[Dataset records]
┏━━

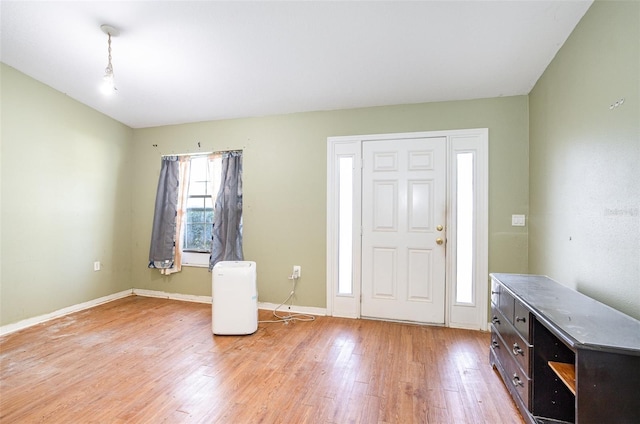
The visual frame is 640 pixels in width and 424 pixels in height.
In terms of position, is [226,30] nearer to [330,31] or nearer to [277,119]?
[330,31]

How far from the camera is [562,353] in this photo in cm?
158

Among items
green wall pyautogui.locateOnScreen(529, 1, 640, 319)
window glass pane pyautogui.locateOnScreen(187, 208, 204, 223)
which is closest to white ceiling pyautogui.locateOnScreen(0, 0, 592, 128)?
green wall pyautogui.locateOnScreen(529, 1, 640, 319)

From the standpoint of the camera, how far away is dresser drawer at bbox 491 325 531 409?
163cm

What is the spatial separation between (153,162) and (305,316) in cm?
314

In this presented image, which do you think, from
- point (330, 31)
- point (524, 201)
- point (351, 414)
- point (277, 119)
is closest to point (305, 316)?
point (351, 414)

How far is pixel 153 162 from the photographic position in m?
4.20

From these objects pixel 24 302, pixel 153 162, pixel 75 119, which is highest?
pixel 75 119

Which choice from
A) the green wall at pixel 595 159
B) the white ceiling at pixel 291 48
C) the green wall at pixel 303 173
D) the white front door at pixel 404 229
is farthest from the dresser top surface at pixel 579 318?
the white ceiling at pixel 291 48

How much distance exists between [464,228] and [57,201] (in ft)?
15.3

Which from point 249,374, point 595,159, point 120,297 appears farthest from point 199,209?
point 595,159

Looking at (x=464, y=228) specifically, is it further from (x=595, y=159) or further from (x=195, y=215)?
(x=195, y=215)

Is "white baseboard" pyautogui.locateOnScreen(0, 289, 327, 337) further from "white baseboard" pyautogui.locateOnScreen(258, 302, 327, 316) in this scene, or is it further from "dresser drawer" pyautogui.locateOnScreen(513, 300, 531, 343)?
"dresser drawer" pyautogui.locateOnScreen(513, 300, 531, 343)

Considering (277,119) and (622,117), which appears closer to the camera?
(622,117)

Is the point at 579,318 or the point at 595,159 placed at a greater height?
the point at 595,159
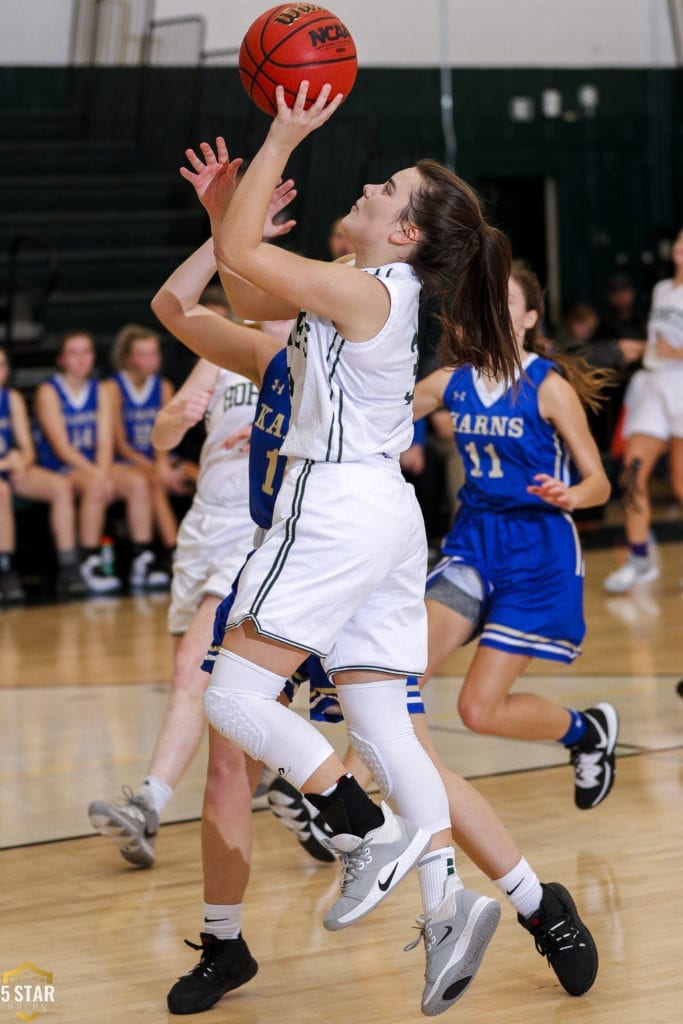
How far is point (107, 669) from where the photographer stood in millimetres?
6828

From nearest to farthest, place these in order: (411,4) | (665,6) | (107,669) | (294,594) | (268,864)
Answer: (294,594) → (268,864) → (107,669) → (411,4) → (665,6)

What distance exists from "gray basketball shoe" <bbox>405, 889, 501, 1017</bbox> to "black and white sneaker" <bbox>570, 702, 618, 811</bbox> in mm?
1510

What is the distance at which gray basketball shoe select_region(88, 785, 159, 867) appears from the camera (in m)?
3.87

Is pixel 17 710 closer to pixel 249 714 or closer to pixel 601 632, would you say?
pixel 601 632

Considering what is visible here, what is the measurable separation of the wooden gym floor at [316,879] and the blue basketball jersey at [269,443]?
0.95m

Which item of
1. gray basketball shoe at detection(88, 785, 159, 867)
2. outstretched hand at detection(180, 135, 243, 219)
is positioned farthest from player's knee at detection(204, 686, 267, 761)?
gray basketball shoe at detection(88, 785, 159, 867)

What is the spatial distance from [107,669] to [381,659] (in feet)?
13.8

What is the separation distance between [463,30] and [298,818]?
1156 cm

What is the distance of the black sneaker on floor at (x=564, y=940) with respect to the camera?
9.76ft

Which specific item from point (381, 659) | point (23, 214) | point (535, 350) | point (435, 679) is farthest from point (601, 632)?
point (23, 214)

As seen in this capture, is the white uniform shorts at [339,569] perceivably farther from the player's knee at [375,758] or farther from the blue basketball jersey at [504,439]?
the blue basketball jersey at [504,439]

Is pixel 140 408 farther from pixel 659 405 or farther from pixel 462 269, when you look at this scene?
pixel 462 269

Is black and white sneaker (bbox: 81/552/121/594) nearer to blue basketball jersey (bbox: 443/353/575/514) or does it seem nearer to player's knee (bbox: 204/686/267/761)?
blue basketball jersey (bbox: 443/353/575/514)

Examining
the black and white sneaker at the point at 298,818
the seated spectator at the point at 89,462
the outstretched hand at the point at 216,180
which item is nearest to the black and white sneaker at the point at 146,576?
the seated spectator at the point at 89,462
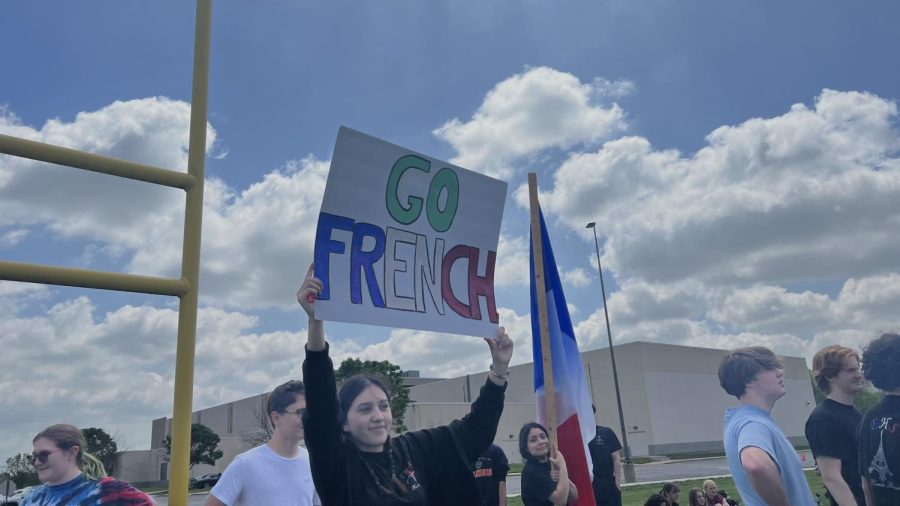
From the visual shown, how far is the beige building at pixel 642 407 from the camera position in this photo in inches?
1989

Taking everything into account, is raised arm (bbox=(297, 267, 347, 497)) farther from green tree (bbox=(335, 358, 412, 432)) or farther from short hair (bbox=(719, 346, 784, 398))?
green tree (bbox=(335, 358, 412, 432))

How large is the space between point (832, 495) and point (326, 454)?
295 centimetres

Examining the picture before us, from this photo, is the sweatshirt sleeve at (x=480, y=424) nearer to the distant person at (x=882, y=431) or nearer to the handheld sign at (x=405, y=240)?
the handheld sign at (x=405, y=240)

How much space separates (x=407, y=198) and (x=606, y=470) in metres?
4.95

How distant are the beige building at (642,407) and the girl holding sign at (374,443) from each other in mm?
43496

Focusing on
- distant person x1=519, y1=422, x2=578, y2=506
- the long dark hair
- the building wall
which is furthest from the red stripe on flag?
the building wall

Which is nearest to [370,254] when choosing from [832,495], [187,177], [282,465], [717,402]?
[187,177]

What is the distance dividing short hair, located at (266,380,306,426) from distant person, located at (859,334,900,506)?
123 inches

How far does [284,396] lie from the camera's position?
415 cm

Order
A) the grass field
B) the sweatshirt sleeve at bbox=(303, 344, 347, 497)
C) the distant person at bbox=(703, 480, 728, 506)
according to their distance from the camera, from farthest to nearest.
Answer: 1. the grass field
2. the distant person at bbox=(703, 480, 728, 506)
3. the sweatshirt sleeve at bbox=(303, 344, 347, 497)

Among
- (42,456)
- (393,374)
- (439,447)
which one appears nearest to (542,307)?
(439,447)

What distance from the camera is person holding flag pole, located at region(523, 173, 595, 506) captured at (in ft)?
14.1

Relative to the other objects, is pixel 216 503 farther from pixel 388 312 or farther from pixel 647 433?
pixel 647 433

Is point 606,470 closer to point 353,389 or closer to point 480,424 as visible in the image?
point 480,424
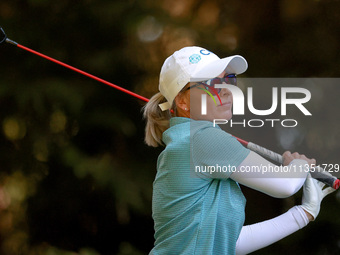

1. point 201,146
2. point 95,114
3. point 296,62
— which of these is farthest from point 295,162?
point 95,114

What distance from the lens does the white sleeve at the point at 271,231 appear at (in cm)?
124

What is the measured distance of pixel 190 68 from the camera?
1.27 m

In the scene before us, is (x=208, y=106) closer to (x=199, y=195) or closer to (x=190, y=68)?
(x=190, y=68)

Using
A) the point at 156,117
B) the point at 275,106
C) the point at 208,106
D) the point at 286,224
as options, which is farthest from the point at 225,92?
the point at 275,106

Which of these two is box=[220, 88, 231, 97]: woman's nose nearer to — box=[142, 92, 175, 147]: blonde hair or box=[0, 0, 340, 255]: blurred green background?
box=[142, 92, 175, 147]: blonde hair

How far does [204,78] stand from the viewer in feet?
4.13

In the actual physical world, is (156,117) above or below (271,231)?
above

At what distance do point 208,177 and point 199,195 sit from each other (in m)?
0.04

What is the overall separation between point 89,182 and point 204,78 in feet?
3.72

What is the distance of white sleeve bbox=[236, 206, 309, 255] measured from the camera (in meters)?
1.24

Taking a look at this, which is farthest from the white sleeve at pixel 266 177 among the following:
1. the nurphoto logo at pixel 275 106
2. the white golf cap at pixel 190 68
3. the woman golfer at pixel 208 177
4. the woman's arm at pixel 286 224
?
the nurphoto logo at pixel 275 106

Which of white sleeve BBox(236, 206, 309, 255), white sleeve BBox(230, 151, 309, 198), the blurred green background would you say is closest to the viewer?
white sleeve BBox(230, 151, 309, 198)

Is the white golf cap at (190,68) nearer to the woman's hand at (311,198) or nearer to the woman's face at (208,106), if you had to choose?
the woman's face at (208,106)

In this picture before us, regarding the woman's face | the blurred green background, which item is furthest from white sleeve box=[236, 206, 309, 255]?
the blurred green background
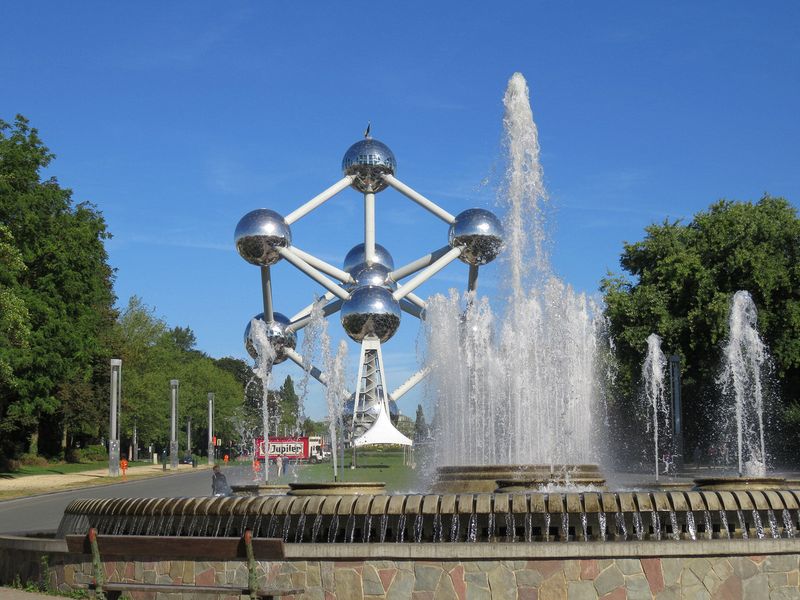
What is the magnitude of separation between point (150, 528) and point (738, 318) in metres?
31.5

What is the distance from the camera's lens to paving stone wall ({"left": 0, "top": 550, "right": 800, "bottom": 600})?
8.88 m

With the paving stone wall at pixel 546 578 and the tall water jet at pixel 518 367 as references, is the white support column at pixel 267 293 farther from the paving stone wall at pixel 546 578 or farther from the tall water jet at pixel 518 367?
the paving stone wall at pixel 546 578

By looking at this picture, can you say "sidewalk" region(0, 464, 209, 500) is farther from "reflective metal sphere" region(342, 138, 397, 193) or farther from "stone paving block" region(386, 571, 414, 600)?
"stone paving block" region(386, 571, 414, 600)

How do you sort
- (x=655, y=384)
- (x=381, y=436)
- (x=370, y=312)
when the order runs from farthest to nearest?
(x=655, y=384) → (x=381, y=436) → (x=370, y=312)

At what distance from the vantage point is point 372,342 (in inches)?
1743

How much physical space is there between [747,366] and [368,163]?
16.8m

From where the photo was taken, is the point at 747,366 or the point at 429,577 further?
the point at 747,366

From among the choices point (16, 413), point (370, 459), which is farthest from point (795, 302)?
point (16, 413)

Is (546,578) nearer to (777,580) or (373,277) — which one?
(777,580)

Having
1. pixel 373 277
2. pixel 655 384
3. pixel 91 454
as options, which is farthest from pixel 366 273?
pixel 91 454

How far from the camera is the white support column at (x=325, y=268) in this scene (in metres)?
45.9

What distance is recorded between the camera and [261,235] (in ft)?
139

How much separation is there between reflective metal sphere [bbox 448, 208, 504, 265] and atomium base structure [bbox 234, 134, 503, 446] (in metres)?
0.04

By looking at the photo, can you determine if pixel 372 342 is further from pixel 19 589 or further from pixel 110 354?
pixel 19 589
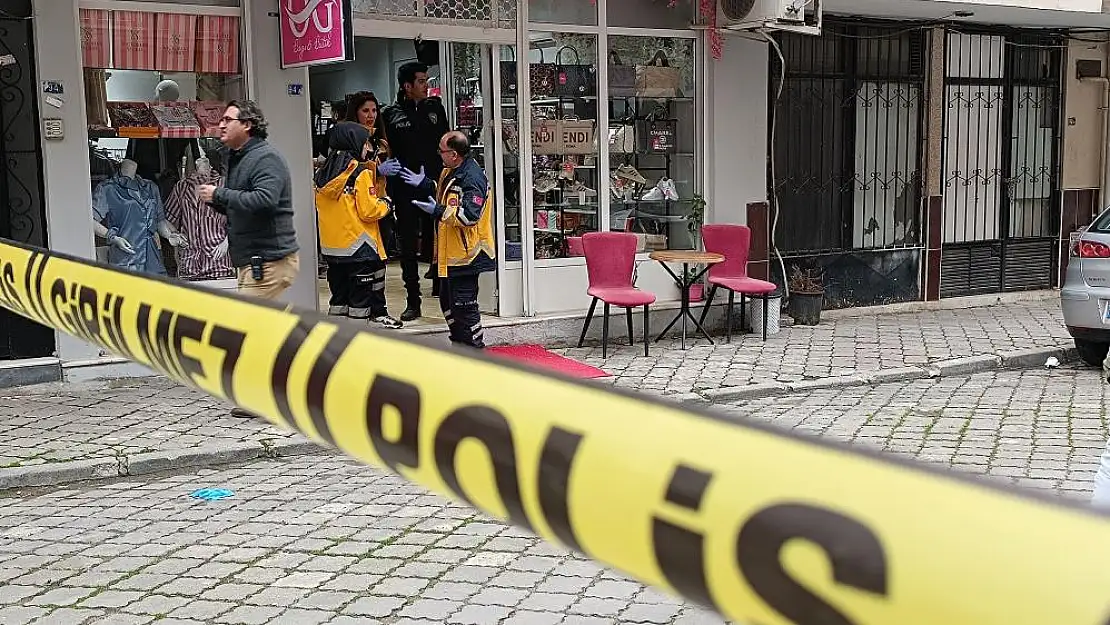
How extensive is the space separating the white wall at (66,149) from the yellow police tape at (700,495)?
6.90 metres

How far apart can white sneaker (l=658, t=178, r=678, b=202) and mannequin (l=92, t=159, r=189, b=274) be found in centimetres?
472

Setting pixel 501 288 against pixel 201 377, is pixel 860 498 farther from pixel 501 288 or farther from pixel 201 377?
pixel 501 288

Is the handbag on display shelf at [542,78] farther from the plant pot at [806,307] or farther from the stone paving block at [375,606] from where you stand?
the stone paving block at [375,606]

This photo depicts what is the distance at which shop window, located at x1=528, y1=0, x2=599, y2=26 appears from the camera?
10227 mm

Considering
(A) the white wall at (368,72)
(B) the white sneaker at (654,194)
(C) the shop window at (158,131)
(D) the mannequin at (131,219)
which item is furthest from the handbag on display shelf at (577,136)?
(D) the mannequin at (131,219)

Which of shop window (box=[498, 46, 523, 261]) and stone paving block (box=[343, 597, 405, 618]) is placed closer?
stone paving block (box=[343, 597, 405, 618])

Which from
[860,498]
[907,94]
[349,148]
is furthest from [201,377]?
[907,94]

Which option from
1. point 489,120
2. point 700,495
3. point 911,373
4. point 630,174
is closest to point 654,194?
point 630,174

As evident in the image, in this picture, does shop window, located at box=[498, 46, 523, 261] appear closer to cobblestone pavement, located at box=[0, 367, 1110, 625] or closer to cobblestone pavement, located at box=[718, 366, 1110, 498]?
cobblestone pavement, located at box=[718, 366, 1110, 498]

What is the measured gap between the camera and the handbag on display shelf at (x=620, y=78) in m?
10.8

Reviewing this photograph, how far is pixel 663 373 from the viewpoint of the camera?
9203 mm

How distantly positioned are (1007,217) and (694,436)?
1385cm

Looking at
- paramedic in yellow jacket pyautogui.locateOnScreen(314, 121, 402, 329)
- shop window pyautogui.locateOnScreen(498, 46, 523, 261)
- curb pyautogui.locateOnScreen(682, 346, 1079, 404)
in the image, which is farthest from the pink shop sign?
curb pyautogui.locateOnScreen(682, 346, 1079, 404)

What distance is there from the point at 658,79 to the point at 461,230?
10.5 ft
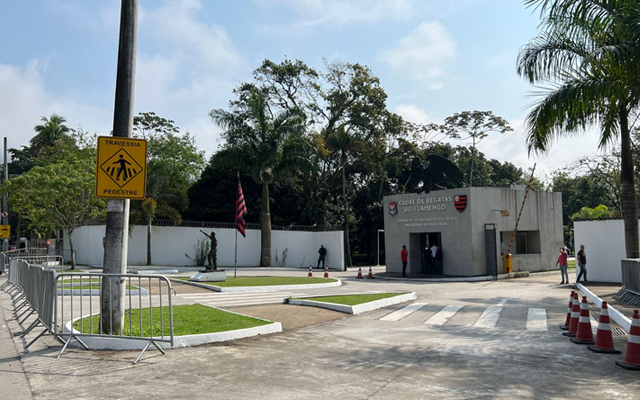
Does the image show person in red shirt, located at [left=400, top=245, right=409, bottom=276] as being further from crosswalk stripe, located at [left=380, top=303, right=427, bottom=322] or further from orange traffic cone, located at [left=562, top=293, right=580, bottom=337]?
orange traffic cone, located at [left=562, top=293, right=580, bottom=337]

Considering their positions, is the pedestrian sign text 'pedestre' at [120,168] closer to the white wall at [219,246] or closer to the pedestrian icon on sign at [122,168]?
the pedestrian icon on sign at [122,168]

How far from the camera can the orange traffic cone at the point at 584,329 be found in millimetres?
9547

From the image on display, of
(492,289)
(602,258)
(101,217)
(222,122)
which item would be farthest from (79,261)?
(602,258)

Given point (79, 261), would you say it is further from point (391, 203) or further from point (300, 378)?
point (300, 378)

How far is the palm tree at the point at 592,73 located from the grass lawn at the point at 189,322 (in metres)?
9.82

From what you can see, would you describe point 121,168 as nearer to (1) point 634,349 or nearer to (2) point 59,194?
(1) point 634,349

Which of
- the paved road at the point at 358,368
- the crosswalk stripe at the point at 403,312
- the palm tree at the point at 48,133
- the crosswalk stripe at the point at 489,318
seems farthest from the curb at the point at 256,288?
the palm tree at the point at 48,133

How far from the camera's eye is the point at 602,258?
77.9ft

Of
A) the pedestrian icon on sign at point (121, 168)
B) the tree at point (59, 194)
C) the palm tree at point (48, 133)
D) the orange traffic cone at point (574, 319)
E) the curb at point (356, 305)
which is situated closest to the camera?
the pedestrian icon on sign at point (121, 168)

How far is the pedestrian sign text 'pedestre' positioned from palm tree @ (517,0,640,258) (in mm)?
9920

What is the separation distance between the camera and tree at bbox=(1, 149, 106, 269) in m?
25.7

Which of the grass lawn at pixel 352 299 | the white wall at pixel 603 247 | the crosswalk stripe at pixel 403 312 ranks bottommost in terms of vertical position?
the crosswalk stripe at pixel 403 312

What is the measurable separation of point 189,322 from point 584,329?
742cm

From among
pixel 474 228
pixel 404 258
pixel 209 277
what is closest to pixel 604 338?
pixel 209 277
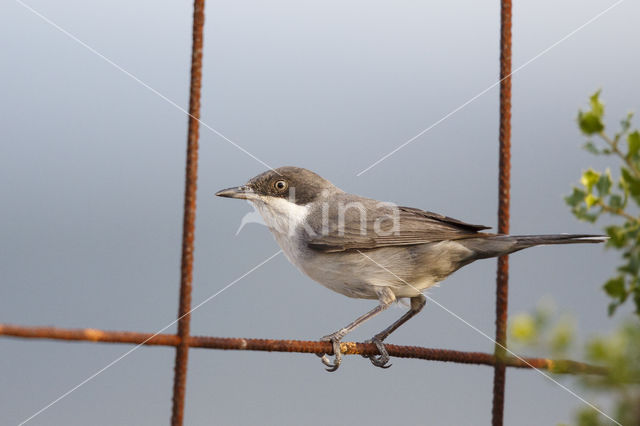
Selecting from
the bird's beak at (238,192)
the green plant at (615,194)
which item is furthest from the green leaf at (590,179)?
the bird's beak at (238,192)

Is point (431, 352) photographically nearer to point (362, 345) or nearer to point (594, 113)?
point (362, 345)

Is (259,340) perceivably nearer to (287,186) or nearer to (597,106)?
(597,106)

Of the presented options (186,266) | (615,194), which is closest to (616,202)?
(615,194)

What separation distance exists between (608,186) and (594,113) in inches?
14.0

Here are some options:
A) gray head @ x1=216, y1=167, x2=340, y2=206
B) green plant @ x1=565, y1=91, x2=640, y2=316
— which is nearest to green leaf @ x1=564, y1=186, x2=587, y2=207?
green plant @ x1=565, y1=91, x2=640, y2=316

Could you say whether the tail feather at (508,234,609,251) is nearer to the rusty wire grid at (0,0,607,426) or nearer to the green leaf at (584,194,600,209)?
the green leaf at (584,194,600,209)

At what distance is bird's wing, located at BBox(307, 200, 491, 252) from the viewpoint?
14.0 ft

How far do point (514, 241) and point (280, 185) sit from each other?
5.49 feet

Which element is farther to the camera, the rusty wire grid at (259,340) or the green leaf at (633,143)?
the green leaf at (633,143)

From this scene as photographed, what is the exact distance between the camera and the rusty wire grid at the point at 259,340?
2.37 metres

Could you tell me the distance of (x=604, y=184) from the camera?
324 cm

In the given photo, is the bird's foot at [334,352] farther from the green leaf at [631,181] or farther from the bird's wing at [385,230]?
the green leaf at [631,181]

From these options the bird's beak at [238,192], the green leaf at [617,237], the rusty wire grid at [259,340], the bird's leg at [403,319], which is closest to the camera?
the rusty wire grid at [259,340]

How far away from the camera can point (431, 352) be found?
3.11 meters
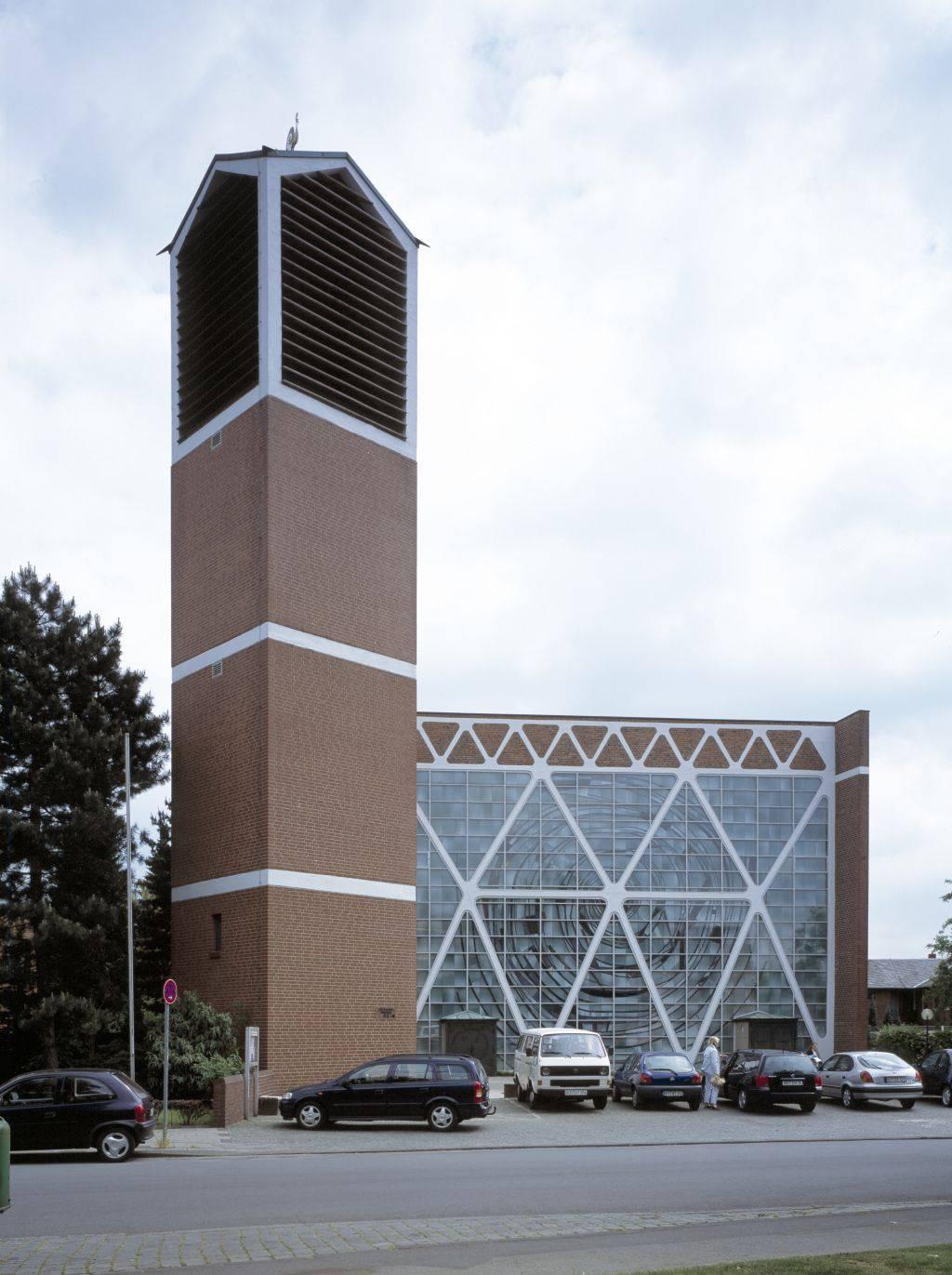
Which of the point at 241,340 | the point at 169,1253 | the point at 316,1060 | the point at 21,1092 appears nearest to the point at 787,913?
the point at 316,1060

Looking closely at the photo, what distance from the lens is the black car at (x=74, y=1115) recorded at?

┗━━

Instruction:
All lines from the line containing "From these options" through the end of the listing above are to be given again exactly; pictures are not part of the copy.

Output of the task:
From these options the bird's beak at [238,192], the green leaf at [617,237], the rusty wire grid at [259,340], the bird's leg at [403,319], which is closest to the camera?
the rusty wire grid at [259,340]

How far away from the camera can point (431, 352) be found?
3.11 meters
Which of the point at 241,340 | the point at 169,1253 | the point at 316,1060 | the point at 21,1092 appears nearest to the point at 787,913?
the point at 316,1060

Looking closely at the photo, what distance from the lens is the black car at (x=74, y=1115) recorded at?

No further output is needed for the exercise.